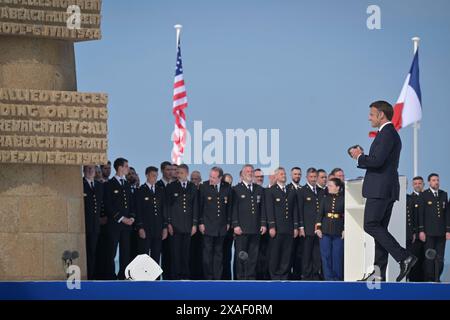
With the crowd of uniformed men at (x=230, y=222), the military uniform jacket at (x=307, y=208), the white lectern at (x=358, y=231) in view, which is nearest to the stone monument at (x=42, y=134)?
the white lectern at (x=358, y=231)

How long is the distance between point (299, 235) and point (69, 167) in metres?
5.96

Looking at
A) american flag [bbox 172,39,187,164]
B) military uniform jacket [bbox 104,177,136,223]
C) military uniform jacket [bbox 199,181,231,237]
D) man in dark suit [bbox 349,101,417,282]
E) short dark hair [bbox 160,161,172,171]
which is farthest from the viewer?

What this task involves | Reproduce every entry above word for word, leaving out the pictures.

Reply to the task |
With the crowd of uniformed men at (x=230, y=222), the military uniform jacket at (x=307, y=208), the white lectern at (x=358, y=231) in view, which is nearest to the stone monument at (x=42, y=134)?
the white lectern at (x=358, y=231)

How long is the distance between point (299, 235) and point (69, 167) in metres?
5.96

Looking at
A) american flag [bbox 172,39,187,164]
B) military uniform jacket [bbox 104,177,136,223]
C) military uniform jacket [bbox 199,181,231,237]
D) man in dark suit [bbox 349,101,417,282]
E) short dark hair [bbox 160,161,172,171]
which is farthest from the viewer?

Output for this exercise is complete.